- **Task goal**
Retype the metadata passage word for word, starting at the words "Alternatively, after the" and ending after "the extended metadata.".

Alternatively, after the read mode changer 12 is controlled to
execute processing in the data processor 13, the data processor 13
generates second metadata including error information.
[0083] The data processor 13 can sequentially execute processing
for the first data and the first metadata and modify each of the
data, based on the first metadata, similarly to the first
embodiment, and can modify the data in the other form by also
referring to the information added with the extended metadata.
Then, the data processor 13 makes a response by including a
processing result or information specifying a location where the
processing result is stored in the second metadata. In addition,
when the extended metadata is "not output", the data processor 13
may execute processing so as to include information indicative of
an error in the second metadata. At this time, an only error is
included in the second metadata, and a response should not be made
with the read data itself. Alternatively, after processing the read
first data in a state in which the data cannot be presumed from the
original data, the extended metadata may be replaced with the first
data and may not be output.
[0084] Specifying based on the extended metadata has priority over
the first metadata (when the extended metadata is not specified,
the specification is based on the instruction of the first
metadata). However, the specification may be made separately for
each of the read mode changer 12 and the data processor 13 or the
specification may be made together for both of them. Alternatively,
the order of the process using the first metadata and the process
using the extended metadata may be an order of the first metadata
extended metadata or the data may be specified as the extended
metadata.

- **Recorded data**
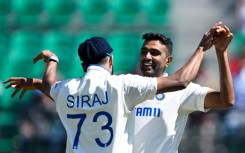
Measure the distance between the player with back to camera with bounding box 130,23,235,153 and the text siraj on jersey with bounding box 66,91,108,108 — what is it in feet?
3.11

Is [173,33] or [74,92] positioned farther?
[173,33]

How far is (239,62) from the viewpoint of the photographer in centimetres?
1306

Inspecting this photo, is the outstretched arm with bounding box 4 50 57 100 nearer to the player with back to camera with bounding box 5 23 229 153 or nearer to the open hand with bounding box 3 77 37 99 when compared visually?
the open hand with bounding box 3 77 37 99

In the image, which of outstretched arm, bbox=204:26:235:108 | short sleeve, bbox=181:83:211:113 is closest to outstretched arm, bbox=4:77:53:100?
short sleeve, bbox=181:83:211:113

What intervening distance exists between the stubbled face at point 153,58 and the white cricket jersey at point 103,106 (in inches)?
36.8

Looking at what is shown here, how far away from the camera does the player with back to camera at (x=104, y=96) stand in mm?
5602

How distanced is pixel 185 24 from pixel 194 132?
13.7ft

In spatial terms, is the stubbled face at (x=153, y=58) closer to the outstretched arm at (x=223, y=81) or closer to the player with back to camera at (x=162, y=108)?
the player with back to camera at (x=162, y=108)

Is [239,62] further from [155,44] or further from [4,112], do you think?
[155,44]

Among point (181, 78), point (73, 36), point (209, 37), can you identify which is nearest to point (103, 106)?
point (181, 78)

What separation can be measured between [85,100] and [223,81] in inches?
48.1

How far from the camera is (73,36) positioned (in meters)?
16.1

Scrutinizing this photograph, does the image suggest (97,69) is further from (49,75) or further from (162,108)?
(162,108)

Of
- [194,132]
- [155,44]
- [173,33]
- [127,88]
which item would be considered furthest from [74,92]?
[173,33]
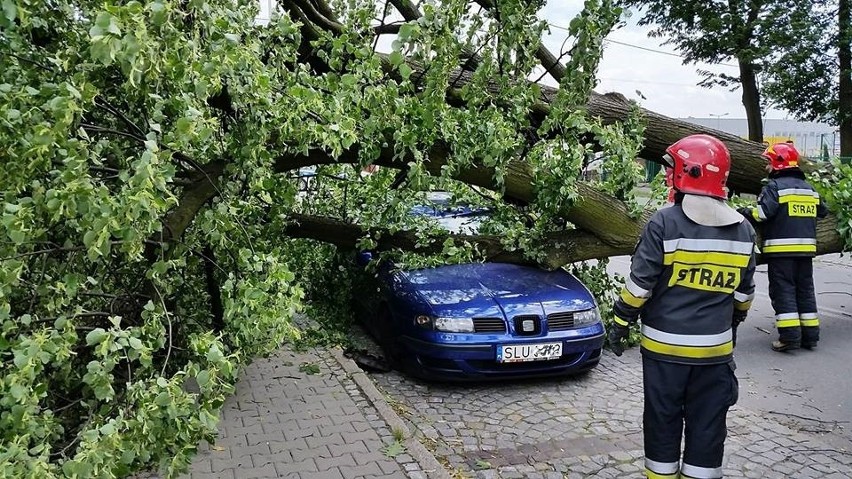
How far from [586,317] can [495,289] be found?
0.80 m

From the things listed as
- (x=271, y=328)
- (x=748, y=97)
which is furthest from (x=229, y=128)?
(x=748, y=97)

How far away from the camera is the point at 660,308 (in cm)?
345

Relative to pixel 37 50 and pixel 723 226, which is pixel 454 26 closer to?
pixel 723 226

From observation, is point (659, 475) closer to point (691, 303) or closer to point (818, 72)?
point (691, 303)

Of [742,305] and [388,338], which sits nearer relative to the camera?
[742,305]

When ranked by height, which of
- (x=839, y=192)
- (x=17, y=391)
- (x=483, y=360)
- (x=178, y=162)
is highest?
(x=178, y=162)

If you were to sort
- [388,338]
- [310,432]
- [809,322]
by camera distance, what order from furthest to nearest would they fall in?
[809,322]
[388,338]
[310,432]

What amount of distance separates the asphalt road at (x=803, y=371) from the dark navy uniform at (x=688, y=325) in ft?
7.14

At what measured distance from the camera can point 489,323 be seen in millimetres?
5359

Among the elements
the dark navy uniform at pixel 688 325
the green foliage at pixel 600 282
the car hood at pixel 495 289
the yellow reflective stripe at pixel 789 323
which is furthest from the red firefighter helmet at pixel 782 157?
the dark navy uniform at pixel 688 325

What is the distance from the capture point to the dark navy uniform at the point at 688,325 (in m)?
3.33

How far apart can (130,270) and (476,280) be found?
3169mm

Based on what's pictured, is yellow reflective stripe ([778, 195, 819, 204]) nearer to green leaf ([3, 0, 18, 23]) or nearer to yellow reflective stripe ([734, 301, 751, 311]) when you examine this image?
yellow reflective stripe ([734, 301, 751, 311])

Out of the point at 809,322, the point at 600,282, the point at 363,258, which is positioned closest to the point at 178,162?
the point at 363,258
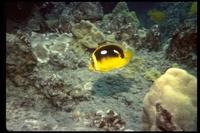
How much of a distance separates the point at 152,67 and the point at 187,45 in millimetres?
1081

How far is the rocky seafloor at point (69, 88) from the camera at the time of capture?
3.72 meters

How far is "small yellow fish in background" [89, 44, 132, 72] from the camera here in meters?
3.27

- **Task output**
Alternatively, after the read mode changer 12 is controlled to
execute processing in the data processor 13, the data processor 13
generates second metadata including error information.
[0083] The data processor 13 can sequentially execute processing
for the first data and the first metadata and modify each of the
data, based on the first metadata, similarly to the first
embodiment, and can modify the data in the other form by also
referring to the information added with the extended metadata.